** BEGIN **

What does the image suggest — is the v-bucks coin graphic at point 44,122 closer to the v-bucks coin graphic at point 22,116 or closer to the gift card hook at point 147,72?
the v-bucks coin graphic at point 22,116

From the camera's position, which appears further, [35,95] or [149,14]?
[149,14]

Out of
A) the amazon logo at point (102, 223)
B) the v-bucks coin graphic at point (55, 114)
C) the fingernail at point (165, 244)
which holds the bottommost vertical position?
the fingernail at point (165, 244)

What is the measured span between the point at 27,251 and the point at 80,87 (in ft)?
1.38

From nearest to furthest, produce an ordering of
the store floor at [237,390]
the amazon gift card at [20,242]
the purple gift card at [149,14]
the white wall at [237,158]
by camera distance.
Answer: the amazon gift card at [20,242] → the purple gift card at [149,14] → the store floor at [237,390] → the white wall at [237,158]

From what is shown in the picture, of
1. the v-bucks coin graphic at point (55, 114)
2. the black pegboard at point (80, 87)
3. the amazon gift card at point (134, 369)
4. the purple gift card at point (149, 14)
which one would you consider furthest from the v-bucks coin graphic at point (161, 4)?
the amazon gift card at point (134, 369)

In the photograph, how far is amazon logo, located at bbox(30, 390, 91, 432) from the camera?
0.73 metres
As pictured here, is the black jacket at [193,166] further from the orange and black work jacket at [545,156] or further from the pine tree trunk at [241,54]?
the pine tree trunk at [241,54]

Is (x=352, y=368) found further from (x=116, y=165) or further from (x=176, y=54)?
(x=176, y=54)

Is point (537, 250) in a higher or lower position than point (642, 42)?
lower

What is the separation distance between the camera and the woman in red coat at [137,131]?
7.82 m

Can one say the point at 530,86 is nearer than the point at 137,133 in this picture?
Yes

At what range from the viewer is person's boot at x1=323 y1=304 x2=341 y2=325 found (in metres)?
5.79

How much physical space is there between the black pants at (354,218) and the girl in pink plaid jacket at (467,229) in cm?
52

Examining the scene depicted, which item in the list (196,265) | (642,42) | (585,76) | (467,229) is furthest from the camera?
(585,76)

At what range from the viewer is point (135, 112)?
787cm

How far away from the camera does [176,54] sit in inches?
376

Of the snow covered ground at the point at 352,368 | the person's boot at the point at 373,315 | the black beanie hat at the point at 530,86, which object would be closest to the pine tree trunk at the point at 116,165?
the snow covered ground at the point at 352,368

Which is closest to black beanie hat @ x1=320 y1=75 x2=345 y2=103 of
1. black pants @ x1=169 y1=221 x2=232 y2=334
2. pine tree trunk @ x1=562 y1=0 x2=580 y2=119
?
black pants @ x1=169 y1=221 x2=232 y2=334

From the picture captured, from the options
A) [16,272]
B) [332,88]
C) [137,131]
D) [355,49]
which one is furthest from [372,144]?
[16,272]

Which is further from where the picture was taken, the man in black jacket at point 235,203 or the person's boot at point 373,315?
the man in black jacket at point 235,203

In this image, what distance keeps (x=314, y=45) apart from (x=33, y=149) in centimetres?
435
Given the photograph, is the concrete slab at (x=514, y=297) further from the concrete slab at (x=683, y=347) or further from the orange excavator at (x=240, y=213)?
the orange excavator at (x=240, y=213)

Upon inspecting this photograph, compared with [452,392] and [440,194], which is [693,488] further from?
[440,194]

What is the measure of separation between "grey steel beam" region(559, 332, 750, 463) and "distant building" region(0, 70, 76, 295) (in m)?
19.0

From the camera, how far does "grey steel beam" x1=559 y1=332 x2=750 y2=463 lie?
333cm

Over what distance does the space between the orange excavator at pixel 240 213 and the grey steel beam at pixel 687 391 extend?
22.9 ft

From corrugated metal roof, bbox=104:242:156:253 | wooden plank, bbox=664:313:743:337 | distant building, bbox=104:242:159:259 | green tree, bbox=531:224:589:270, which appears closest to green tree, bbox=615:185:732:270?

** END **

Pull out every line of the records above that contains the word "than", and list those lines in the order they appear.

Written response>
Is point (537, 250) in a higher or lower position than point (642, 42)?
Can one say the point at 530,86 is nearer than the point at 137,133 in this picture?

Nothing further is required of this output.